Composite materials are essential today in high-performance manufacturing industries due to their superior strength-to-weight ratios and versatility in design. However, maintaining consistent quality during their manufacturing processes, especially in the curing stage, still poses challenges to industries. The autoclave curing process, involving the application of heat and pressure to the prepreg material system, is known to have a substantial impact on the end-product mechanical properties. Unoptimized selection of temperature, pressure, and heat transfer coefficient (HTC) during this process can result in sizable product quality deviations.

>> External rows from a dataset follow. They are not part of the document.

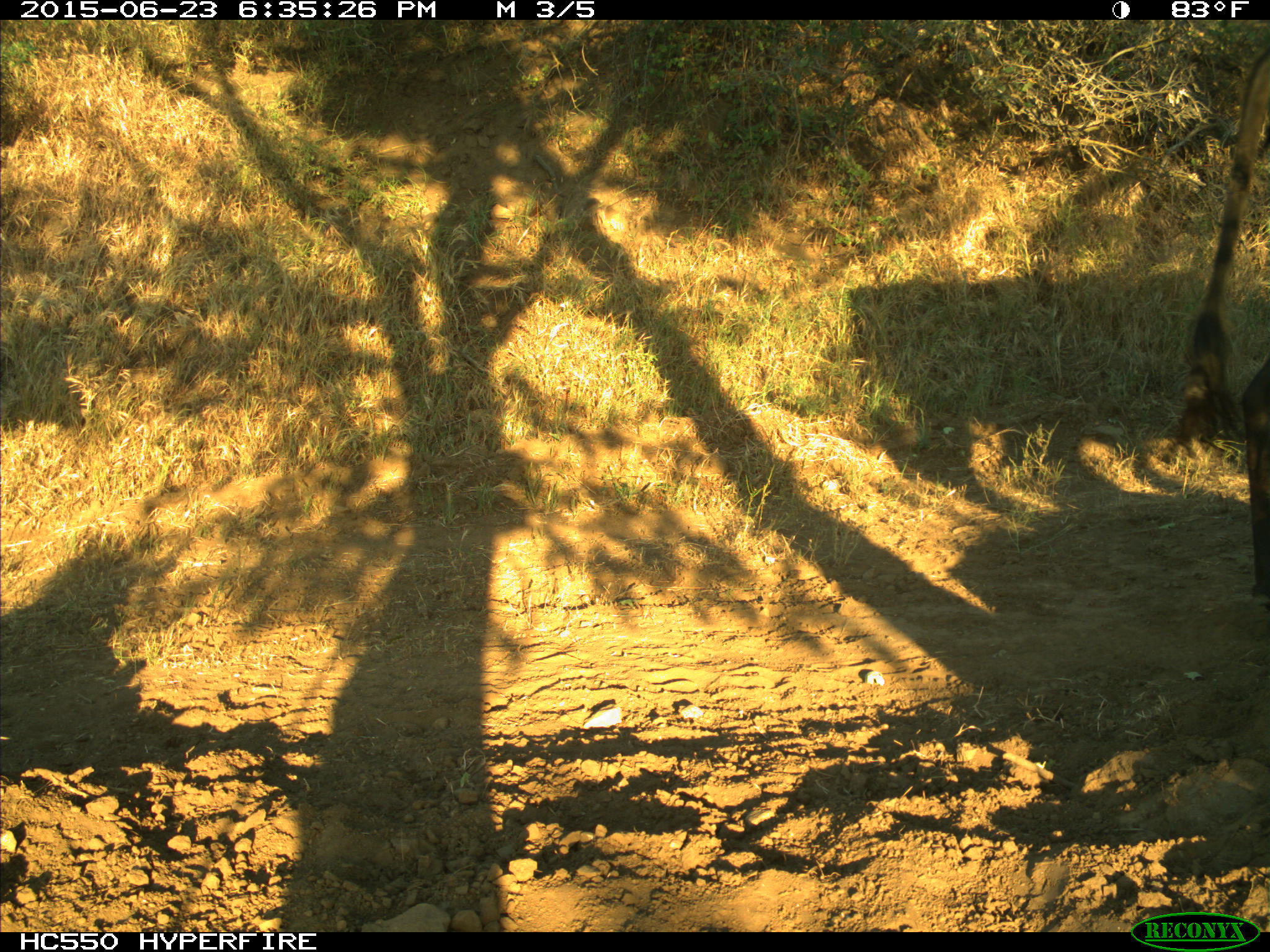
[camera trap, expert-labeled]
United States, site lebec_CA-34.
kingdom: Animalia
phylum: Chordata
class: Mammalia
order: Artiodactyla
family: Bovidae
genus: Bos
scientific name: Bos taurus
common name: domestic cow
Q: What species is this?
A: Bos taurus (domestic cow).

This research using synthetic data explores the feasibility of Artificial Neural Networks (ANNs), combined with thermal imaging and Haralick texture features, to predict and optimize autoclave curing process outcomes. The proposed method is argued to be as opposed to off-line, fully simulation-based optimization techniques or experimental trial and errors, which have traditionally been used but may not be suitable for nearly real-time control and optimization of curing processes. The application of the approach is shown under three scenarios: an ideal condition with no uncertainties in thermal camera measurements (prediction mode; example 1), a practical implementation case where the latter uncertainties are considered (prediction mode; example 2), and finally a multi-objective design optimization case using genetic algorithms (reverse engineering mode; example 3). The SHapley Additive exPlanations (SHAP) sensitivity analysis is also employed to capture the contributions of different input factors (Haralick features) to the models’ predictions. The results of the first scenario demonstrated that ANN could accurately predict the key process outcomes, such as degree of cure (DOC) and cure time, with an accuracy of > 94%. In the second scenario, the DOC prediction accuracy exceeded 96%, along with a prediction error of a maximum of 1% for the minimum degree of cure (DOC) outcome. Additionally, in both scenarios, the models successfully predicted the gel time and cure time with a maximum error of 6%. A sensitivity analysis, in the second scenario, further confirmed the model’s robustness, with performance remaining stable despite simulated temperature measurement uncertainties. Particularly, when the simulated measured temperature data was largely perturbed, the accuracy remained above 0.84 across all outcomes. In the third (design optimization) scenario, the ANN-guided approach, combined with a genetic algorithm, identified an optimal solution along with closely estimated HTC values for the process. The optimization showed a strong potential for improving the curing process by balancing the trade-off between the minimum DOC and cure uniformity outcomes. Aligned with the emerging Industry 4.0 approaches, overall, this study highlights the potential of AI for improving on-site monitoring and process optimization of composite autoclave manufacturing via thermal imaging and associated feature extractions.